===== INFORMATION GIVEN

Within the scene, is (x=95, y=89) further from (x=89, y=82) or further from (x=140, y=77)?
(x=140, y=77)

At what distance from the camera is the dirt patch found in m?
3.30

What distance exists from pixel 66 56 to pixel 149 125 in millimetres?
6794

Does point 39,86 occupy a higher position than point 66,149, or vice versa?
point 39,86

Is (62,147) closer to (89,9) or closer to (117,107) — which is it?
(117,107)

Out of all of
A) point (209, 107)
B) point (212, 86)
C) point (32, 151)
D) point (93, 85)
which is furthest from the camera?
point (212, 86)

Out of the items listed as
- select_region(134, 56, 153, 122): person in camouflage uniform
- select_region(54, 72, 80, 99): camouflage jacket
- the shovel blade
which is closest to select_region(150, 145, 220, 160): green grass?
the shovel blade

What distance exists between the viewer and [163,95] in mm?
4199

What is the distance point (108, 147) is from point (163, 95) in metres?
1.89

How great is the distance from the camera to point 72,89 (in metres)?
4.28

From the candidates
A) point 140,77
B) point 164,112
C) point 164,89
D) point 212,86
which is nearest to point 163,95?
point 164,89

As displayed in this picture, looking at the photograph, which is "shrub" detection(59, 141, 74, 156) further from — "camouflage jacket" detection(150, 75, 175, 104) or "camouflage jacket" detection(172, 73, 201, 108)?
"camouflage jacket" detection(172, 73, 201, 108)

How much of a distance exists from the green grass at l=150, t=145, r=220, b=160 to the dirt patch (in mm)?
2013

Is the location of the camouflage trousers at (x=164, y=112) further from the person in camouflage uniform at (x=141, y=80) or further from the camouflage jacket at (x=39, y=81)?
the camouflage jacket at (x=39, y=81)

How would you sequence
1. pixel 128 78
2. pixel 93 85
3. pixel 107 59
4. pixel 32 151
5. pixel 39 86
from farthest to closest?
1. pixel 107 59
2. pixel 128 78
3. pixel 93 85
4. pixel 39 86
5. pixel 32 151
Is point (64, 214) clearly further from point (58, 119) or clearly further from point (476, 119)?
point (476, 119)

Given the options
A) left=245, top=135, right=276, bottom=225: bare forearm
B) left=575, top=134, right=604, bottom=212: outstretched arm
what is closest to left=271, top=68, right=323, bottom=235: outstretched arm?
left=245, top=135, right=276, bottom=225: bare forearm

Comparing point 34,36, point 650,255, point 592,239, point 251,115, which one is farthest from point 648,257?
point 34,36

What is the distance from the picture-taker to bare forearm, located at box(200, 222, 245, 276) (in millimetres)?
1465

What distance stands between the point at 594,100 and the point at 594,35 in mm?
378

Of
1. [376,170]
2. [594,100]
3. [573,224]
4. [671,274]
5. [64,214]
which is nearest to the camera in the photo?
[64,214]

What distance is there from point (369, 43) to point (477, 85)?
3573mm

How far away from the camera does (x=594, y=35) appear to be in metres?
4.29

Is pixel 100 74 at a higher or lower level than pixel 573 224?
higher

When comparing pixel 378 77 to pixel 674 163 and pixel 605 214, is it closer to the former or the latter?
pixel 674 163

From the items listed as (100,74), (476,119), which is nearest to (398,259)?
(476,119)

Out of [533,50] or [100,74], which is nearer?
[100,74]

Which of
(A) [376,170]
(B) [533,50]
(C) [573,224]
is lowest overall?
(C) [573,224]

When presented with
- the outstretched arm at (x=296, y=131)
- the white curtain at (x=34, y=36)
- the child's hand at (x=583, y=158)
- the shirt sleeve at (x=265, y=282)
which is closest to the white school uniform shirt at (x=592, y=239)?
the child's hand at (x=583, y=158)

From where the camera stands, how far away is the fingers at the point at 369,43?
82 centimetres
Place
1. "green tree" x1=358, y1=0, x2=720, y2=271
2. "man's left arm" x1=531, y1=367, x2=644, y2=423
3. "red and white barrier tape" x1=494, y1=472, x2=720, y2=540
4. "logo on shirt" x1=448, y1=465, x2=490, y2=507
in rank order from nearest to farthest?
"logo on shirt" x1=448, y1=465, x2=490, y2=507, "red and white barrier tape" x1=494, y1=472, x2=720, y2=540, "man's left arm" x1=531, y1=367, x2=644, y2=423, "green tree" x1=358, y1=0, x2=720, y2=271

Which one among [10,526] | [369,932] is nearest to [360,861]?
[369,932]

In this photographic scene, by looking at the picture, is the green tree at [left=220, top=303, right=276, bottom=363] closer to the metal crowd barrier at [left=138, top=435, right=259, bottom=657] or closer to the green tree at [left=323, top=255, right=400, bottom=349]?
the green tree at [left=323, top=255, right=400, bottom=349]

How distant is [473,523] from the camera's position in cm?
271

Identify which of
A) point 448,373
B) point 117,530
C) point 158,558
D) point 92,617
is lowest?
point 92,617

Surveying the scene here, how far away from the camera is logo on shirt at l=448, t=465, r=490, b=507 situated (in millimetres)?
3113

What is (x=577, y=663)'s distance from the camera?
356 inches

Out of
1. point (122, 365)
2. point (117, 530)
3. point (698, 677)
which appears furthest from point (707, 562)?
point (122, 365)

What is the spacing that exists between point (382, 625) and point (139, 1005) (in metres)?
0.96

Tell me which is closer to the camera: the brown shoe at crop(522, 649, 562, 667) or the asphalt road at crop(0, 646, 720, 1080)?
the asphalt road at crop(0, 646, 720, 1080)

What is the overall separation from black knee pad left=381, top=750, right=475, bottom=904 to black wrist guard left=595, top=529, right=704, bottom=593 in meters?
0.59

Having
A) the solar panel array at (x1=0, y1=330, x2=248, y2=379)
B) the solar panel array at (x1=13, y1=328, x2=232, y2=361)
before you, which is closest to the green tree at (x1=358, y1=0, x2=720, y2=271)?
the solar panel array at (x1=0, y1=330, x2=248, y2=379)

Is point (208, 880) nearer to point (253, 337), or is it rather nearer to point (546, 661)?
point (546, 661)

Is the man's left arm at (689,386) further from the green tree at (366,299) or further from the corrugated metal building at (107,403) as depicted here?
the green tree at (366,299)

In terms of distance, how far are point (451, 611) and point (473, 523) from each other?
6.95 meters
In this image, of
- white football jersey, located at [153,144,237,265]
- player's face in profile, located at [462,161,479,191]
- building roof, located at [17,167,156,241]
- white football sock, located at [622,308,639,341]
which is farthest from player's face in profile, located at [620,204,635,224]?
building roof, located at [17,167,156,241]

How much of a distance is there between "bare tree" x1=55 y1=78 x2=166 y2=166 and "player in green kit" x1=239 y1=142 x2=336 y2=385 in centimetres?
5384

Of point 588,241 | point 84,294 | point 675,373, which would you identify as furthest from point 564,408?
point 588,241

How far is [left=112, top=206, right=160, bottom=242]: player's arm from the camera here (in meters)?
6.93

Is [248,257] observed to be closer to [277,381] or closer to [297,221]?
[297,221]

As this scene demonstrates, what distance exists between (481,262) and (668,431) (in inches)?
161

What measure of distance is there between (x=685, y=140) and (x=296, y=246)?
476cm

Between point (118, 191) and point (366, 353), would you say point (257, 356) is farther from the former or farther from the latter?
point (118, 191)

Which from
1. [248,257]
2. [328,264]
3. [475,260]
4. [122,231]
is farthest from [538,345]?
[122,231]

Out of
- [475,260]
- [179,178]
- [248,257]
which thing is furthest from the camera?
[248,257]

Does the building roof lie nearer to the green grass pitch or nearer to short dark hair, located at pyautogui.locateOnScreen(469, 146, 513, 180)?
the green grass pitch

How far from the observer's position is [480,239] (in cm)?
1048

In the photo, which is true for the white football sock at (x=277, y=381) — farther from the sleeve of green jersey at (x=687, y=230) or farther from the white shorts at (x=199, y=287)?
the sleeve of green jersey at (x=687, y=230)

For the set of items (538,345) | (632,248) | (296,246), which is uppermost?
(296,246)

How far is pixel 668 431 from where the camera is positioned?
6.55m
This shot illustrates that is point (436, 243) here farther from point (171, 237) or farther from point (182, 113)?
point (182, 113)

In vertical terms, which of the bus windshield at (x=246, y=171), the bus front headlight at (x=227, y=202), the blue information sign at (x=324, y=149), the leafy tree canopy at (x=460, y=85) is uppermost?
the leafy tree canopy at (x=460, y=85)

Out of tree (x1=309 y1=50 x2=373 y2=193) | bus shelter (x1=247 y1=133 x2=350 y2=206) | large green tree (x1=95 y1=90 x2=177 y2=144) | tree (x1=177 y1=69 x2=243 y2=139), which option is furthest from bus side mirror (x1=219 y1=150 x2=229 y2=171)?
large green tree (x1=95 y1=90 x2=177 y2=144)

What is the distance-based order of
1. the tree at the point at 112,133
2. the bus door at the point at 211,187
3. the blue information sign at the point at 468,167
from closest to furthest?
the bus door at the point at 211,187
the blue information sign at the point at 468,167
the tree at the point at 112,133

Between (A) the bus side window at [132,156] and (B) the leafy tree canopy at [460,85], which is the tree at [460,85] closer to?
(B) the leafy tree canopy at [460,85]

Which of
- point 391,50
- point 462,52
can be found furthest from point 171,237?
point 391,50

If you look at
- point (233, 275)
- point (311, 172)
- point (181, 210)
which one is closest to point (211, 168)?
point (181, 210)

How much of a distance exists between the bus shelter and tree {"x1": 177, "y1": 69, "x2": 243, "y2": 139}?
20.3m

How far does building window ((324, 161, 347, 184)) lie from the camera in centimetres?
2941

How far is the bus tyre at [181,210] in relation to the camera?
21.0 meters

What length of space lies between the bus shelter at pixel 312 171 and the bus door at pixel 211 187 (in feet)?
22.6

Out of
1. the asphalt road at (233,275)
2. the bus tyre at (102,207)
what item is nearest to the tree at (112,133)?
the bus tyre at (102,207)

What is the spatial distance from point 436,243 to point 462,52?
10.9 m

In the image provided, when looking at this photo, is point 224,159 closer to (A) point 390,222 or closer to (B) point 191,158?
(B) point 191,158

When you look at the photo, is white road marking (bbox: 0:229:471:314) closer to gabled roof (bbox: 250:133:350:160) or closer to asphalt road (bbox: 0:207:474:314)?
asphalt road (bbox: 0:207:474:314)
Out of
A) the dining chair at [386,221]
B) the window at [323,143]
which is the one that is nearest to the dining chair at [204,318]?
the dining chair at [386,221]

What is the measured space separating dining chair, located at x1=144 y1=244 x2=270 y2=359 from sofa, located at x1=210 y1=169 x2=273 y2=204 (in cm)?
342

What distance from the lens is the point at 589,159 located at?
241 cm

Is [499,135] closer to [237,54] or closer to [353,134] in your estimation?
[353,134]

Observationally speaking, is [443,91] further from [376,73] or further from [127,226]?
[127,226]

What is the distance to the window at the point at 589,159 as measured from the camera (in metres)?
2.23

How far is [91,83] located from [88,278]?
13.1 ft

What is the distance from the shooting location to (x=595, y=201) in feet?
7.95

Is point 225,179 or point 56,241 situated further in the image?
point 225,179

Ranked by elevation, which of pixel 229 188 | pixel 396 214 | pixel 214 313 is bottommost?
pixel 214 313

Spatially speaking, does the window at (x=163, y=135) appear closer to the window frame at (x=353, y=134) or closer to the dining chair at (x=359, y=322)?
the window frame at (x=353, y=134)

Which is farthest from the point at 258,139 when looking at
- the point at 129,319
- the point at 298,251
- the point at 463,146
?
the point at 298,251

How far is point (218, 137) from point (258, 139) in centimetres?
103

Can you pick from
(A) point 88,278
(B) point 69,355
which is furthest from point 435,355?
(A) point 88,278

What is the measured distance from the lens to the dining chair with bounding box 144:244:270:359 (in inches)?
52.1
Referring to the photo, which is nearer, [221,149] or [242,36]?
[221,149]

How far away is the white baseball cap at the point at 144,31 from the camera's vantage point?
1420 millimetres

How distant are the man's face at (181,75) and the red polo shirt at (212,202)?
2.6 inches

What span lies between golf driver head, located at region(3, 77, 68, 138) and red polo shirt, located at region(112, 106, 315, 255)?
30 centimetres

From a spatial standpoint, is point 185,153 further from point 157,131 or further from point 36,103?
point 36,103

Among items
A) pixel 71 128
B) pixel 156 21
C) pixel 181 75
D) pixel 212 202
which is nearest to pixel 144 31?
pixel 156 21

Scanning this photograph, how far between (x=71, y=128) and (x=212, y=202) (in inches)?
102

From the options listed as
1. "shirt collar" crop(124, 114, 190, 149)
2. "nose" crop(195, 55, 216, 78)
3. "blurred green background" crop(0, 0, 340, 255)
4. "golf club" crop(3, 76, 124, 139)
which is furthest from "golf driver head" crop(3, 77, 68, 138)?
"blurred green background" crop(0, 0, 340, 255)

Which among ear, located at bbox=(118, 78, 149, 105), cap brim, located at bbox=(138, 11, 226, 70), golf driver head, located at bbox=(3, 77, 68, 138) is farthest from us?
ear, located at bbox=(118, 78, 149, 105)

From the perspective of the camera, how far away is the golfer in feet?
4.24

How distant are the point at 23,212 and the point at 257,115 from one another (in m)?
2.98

==========

PROBLEM DETAILS: Repeat, character for character, the lines from the one that holds "From a spatial" to the final line of the material, inclusive, and no other lines.

WRITTEN RESPONSE:
From a spatial standpoint, is point 185,153 further from point 157,131 or further from point 36,103?
point 36,103

Among items
A) pixel 71 128
B) pixel 156 21
C) pixel 181 75
D) pixel 212 202
which is nearest to pixel 144 31?
pixel 156 21

Scanning this photograph, how far between (x=71, y=128) and (x=212, y=202) (in inches)?
102

From the options listed as
1. "shirt collar" crop(124, 114, 190, 149)
2. "nose" crop(195, 55, 216, 78)
3. "blurred green background" crop(0, 0, 340, 255)
4. "golf club" crop(3, 76, 124, 139)
which is furthest from "golf driver head" crop(3, 77, 68, 138)?
"blurred green background" crop(0, 0, 340, 255)

Which among ear, located at bbox=(118, 78, 149, 105), cap brim, located at bbox=(138, 11, 226, 70), golf driver head, located at bbox=(3, 77, 68, 138) is farthest from us?
ear, located at bbox=(118, 78, 149, 105)

From the perspective of the camera, how far away is the golfer in feet?
4.24

How distant are the point at 23,212 and the point at 257,115 from one another (in m)?
2.98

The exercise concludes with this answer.